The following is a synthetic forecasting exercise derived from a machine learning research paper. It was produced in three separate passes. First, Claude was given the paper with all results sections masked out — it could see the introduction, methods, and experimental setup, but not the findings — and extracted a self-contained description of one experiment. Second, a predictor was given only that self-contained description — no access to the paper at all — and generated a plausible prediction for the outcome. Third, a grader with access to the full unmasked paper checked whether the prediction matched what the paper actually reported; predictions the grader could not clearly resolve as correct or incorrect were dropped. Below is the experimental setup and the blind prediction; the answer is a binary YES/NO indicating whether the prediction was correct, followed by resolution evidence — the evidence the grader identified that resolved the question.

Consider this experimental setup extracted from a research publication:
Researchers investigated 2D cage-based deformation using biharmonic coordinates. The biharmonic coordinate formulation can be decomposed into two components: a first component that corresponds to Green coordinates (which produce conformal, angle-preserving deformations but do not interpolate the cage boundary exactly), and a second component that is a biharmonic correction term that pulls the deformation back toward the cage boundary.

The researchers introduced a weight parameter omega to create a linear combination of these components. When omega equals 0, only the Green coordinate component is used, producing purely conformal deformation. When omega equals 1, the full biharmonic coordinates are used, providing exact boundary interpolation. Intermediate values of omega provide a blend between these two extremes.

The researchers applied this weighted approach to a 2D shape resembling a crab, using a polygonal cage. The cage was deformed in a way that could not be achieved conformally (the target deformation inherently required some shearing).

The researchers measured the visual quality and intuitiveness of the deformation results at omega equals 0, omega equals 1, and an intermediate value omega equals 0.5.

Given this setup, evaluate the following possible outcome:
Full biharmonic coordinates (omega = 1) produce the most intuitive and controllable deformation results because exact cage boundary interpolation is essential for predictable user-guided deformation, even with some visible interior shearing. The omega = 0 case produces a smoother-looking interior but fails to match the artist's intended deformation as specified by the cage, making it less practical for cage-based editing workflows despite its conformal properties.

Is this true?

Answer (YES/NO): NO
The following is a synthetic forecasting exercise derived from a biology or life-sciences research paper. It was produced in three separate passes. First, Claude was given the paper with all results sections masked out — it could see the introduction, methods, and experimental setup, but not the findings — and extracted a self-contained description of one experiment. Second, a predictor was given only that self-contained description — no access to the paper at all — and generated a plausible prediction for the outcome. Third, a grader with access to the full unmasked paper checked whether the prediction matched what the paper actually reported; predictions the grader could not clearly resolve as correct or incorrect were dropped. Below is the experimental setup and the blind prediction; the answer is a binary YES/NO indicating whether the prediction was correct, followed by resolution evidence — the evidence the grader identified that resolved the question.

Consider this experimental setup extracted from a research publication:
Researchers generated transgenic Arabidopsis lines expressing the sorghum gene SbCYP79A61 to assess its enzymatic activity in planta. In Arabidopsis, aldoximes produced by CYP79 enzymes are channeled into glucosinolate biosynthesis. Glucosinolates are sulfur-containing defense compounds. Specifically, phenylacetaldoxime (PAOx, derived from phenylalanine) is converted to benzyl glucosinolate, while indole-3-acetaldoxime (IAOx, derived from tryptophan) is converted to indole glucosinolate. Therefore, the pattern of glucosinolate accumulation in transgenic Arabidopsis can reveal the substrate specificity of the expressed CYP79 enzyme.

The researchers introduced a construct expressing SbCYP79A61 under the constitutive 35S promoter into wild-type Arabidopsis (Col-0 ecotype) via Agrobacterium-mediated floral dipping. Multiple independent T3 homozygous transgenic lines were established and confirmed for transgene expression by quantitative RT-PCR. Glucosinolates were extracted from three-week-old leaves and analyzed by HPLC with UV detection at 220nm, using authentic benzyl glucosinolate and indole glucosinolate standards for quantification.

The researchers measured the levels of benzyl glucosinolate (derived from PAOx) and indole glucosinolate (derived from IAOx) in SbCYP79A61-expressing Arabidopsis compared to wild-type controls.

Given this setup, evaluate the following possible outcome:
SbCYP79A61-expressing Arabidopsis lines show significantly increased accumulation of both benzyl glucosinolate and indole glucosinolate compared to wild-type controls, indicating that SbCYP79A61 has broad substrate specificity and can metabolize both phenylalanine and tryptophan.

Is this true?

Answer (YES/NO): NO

^^^^

• **Problem**
If a line of the records includes the string "some", copy it out.

• **Task response**
The researchers applied this weighted approach to a 2D shape resembling a crab, using a polygonal cage. The cage was deformed in a way that could not be achieved conformally (the target deformation inherently required some shearing).
Full biharmonic coordinates (omega = 1) produce the most intuitive and controllable deformation results because exact cage boundary interpolation is essential for predictable user-guided deformation, even with some visible interior shearing. The omega = 0 case produces a smoother-looking interior but fails to match the artist's intended deformation as specified by the cage, making it less practical for cage-based editing workflows despite its conformal properties.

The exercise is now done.